Ces conclusions remettent donc en cause la progression linéaire traditionnellement établie entre les styles d'écriture, et modifient les repères historiques utilisés pour dater d'autres textes. "C'est très enthousiasmant de faire un pas significatif vers la résolution du problème de datation des manuscrits de la mer Morte et de créer un nouvel outil pouvant être utilisé pour d'autres collections de manuscrits partiellement datées dans l'histoire", conclut l'équipe de recherche dans un communiqué.

Il est toutefois important de préciser que la méthode imaginée par les chercheurs reste avant tout probabiliste ; par définition, elle ne peut donc pas produire de preuves rigoureuses. Des limites néanmoins existent, comme le faible nombre d'échantillons ou la non-distinction entre date du support et date de rédaction, par exemple. Mais elle offre tout de même des pistes très sérieuses et assez fascinantes qui, à terme, pourraient déboucher sur de grandes découvertes. Enoch représente une avancée méthodologique majeure, qui évite par ailleurs d'endommager les parchemins – contrairement à la datation au radiocarbone.
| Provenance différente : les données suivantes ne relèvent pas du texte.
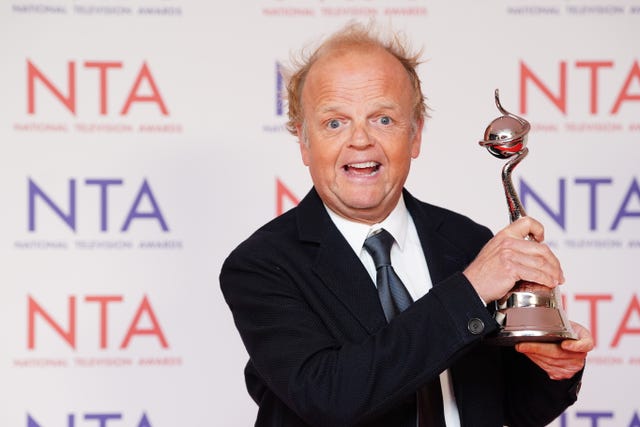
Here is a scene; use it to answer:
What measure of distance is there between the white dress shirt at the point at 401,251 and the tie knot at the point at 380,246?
0.01 metres

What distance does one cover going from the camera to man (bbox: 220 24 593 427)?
1.72 meters

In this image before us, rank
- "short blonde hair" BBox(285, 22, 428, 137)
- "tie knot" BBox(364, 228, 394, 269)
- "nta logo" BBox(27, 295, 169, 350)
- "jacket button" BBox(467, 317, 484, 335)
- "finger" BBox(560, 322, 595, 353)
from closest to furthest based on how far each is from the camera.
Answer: "jacket button" BBox(467, 317, 484, 335)
"finger" BBox(560, 322, 595, 353)
"tie knot" BBox(364, 228, 394, 269)
"short blonde hair" BBox(285, 22, 428, 137)
"nta logo" BBox(27, 295, 169, 350)

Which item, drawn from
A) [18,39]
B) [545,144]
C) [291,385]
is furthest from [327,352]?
[18,39]

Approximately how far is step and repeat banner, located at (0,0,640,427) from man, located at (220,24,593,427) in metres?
1.27

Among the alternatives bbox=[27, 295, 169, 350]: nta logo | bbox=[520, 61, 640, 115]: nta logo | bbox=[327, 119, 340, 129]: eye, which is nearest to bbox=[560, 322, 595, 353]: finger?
bbox=[327, 119, 340, 129]: eye

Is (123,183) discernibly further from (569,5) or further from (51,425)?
(569,5)

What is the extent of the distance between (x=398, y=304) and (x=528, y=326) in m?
0.26

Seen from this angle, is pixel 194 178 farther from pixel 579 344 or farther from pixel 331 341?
pixel 579 344

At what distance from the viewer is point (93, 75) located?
3.46m

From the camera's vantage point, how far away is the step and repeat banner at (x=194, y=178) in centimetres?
344

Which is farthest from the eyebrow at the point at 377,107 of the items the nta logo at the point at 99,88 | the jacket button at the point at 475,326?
the nta logo at the point at 99,88

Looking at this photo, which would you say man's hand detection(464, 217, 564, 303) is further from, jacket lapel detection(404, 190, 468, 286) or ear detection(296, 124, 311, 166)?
ear detection(296, 124, 311, 166)

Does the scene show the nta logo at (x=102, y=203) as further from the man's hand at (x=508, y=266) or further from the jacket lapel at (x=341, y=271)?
the man's hand at (x=508, y=266)

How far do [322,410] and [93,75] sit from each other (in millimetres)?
2030
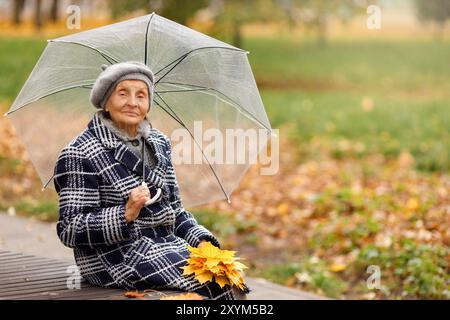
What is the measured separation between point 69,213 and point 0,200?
5655 millimetres

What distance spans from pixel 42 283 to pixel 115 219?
72 centimetres

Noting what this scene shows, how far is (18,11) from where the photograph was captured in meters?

Sanctuaire du Livre, Musée d'Israël, Jérusalem

Les limites de la datation exclusive au carbone 14 

La datation au carbone 14 est une technique particulièrement importante dans l'histoire des sciences, et notamment en archéologie, en paléontologie, en climatologie et en histoire de l'art, car elle permet de déterminer l'âge d'objets très anciens avec une bonne précision. Toutefois, si elle a ouvert la voie à des progrès phénoménaux dans toutes ces disciplines, elle n'est pas infaillible pour autant – et c'est particulièrement criant dans cette affaire.

Grottes de Qumrân

Pour commencer, la datation au carbone 14 comporte une marge d'erreur qui peut aller de quelques dizaines d'années à environ un siècle. Une incertitude tout à fait acceptable dans certains cas, mais problématique lorsqu'il s'agit de retracer des séquences d'événements précises, comme c'est le cas ici. En outre, il s'agit d'une méthode destructive : il faut sacrifier une petite partie de l'objet que l'on souhaite dater. Là encore, c'est un gros problème dans le cas des Manuscrits de la mer Morte, car à chaque datation, on prend le risque de compromettre l'intégrité d'un précieux document.

Vue de la mer Morte depuis une grotte de Qumrân

Mais le plus gros problème, c'est que les informations qu'on peut en tirer ne sont pas forcément pertinentes. En effet, la datation au carbone 14 permet de déterminer l'âge du support… mais pas forcément du texte inscrit dessus ! Un parchemin peut avoir été fabriqué bien avant que le texte n'y soit inscrit, et cela ouvre la porte à des erreurs d'interprétation regrettables.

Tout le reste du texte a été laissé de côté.